The other day I was going through some code with Evgeny and we had a discussion about the cleanness of it. The code in question was by no means wrong or anything, but it felt strange.

When you spend years in a profession you have an intuition about what can be done better and what feels wrong (we usually call this code smells).

Anyhow, let’s go back to the code in question, shall we?

Imagine you have a piece of code that allows a person to rent a bike from a docking station (in London we call these things Boris Bikes). The docking station would look something like this:

class DockingStation
  def rent(bike)
    # something interesting happens here to return a bike
  end
end  

Looking closer at that piece of code we notice that the caller will have to know about the existance of a given bike inside that station for him to actually be able to rent the bike. Now that we have decided for this interface we have to provide a means for the caller to at least see the bikes in the docking station:

class DockingStation
  def available_bikes
    # return collection of the bikes
    # in the station
  end
end  

If you look at this from the point of view of a real life scenario, a person wanting to rent a bike will most definitely choose his bike from the ones he can see on the station.

Also, if you look at this problem from the point of view that a bike is stored in a database and will have to be pulled from the database in order for it to be rented it might look as it is perfectly OK.

So far so good… What’s my problem with this code then?

The issue I have with this approach is the amount of knowledge the caller has to have about the inner representation of the docking station in order to rent a bike from a docking station.

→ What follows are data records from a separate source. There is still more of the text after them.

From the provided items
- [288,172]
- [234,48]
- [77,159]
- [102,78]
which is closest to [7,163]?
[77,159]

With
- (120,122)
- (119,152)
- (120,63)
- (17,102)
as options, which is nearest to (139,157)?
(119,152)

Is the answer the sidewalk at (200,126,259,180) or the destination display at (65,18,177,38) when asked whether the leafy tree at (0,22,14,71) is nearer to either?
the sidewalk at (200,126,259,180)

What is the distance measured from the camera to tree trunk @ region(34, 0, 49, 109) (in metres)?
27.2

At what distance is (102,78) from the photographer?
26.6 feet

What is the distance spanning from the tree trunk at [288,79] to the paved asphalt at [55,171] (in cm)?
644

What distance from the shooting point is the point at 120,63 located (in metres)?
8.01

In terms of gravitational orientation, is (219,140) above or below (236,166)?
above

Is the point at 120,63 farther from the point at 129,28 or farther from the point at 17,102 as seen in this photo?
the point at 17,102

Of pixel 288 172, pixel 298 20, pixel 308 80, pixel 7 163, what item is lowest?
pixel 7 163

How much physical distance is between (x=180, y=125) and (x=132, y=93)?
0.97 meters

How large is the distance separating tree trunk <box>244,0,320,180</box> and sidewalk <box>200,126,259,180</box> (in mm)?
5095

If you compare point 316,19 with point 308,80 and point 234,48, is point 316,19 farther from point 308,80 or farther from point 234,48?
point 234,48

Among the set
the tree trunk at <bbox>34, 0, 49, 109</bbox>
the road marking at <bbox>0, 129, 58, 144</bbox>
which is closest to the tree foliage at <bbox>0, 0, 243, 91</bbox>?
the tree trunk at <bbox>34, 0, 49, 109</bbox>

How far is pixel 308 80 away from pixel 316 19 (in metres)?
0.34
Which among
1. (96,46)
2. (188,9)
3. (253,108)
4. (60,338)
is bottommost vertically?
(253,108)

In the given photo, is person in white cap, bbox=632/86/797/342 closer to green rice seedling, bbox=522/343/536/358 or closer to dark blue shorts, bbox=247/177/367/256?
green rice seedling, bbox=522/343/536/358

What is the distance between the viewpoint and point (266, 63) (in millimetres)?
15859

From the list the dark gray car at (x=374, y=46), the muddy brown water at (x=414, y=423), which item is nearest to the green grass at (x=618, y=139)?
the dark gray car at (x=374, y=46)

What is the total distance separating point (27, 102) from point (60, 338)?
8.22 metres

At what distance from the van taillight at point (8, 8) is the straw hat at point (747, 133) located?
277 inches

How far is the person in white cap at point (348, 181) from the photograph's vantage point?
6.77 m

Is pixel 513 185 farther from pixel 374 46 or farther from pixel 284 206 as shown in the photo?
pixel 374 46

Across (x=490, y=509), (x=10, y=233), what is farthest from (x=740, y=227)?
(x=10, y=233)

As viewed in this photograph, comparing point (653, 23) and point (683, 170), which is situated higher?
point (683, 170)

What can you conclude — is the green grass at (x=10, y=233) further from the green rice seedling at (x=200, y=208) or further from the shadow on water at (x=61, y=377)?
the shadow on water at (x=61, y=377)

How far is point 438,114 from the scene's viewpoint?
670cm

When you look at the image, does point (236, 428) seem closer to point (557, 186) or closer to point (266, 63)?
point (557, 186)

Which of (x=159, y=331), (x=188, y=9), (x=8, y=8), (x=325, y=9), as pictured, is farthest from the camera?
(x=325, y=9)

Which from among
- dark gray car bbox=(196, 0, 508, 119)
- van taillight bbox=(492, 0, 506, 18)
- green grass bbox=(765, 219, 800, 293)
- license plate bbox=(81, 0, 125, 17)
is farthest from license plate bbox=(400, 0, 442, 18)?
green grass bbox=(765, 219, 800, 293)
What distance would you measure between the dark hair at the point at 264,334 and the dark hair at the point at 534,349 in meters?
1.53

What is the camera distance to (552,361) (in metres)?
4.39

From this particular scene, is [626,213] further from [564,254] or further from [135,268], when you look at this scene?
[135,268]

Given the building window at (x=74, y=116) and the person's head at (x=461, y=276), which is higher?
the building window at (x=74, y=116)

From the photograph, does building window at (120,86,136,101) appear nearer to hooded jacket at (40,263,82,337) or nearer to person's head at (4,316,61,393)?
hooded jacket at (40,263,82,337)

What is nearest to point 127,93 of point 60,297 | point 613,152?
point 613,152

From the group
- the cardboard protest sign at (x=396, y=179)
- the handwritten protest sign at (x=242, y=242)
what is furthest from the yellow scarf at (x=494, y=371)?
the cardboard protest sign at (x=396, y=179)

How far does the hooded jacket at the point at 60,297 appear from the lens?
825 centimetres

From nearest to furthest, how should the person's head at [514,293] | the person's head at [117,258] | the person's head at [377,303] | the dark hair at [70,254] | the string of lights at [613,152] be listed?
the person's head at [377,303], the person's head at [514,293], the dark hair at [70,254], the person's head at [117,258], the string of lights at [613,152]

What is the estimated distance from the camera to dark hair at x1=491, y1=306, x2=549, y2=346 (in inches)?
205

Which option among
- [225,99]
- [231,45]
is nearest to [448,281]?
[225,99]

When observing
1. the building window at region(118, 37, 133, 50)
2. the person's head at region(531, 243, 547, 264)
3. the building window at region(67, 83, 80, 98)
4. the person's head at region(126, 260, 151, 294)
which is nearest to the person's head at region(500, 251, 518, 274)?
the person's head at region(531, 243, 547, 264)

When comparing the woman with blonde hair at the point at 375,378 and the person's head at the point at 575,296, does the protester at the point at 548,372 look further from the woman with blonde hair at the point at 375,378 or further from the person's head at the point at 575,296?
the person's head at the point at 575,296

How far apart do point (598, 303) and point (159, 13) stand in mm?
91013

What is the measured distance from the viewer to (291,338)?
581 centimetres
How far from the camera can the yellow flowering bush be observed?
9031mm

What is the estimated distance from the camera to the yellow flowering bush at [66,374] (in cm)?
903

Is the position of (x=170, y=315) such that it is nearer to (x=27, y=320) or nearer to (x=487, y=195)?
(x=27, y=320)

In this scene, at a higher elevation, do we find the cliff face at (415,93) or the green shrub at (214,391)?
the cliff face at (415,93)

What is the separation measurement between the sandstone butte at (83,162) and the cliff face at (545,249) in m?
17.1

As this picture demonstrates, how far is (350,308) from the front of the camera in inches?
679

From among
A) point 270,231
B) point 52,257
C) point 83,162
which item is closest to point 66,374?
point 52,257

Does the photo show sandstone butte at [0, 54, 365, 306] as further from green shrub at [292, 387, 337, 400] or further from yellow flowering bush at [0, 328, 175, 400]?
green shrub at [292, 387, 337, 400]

Most codebases are not build around the notion of the user experience the next developer will have with the code we produce. How easy will it be to use? How much will we have to read in order to understand how to use this code? Will it make us happy?

I spend a lot of time thinking in those terms when I am coding, I am not only solving a problem, I am making conscious choices about how my code will be used and what you can expect from it.

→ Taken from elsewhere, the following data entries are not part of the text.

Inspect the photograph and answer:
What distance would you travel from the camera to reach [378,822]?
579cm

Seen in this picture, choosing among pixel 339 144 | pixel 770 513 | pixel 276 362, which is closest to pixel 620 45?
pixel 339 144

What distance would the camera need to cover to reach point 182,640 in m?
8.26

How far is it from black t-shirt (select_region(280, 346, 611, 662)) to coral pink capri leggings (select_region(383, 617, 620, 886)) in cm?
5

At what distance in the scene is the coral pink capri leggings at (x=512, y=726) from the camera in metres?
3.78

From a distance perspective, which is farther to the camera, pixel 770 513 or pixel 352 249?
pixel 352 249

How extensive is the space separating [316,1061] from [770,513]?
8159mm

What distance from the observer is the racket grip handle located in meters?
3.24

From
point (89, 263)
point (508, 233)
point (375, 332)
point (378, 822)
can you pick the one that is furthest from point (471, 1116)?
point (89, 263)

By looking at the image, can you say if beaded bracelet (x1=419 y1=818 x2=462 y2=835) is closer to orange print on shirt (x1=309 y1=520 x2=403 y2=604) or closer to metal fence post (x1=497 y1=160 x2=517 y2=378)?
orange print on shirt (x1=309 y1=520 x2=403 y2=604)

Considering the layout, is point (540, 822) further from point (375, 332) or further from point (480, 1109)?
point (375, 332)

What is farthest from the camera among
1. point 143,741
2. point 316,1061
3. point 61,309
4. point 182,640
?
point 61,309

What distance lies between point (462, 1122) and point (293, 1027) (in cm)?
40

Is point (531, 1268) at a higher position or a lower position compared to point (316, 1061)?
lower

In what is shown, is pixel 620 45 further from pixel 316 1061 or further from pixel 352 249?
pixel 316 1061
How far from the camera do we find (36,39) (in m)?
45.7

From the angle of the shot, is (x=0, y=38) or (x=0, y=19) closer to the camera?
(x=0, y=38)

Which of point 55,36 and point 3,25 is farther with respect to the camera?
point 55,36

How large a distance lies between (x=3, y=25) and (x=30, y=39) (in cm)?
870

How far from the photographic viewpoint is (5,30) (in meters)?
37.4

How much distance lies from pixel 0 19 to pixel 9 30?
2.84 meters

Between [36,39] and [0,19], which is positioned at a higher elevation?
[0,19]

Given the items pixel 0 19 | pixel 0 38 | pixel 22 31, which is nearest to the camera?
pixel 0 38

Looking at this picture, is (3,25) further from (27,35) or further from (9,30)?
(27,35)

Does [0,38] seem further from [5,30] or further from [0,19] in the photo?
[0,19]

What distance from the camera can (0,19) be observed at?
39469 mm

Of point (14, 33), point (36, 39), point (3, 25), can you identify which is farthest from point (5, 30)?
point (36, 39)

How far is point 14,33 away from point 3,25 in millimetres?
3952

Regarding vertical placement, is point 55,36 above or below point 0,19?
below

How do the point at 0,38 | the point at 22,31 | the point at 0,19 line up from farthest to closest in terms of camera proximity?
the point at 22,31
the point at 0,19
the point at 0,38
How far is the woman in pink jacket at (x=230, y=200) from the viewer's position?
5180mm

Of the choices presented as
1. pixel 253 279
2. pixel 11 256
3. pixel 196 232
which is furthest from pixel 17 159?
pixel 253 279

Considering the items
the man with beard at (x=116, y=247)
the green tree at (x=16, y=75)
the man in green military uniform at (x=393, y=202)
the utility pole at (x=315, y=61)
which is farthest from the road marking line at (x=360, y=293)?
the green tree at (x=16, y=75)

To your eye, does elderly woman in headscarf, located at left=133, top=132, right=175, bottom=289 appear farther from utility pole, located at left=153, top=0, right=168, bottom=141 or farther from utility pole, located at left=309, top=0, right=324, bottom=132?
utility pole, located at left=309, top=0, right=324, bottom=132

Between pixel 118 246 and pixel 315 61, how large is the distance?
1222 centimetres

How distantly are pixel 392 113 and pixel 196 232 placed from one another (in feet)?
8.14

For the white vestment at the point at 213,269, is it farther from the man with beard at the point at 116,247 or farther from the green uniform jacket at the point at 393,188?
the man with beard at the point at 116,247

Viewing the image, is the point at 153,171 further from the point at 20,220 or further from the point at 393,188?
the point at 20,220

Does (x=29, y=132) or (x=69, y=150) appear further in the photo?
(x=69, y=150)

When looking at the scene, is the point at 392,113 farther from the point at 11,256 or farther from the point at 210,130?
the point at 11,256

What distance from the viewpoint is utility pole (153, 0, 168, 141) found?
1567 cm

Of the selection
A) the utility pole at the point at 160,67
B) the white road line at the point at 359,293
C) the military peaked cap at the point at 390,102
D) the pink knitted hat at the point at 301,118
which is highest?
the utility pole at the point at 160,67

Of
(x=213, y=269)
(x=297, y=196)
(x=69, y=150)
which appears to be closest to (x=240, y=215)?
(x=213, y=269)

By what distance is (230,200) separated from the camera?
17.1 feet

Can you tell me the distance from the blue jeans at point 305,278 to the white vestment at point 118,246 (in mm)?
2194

Let’s look a a different approach to this problem; renting a bike from a docking station. What the caller to the docking station ultimately wants to do is renting a bike. He doesn’t want to deal with any specifics of the docking station, it’s not his responsiblilty:

class DockingStation
  def rent_bike
    # do something to return an available bike
  end
end

Here we have decided to include what was the argument to the method into the methods signature.

What have we achived here?

First of all we don’t need to pass in an argument to the method anymore, which makes the code simpler to use.

Secondly, by including what was the arguments name in the previous example in the method signature, we have now a method that reveals its intent.

And finally the caller no longer has to know how things are done inside the docking station; the inner structure is left to be the dockings stations responsability. This actually has many advantages as we can change that inner structure any time without affecting any code that uses our docking station.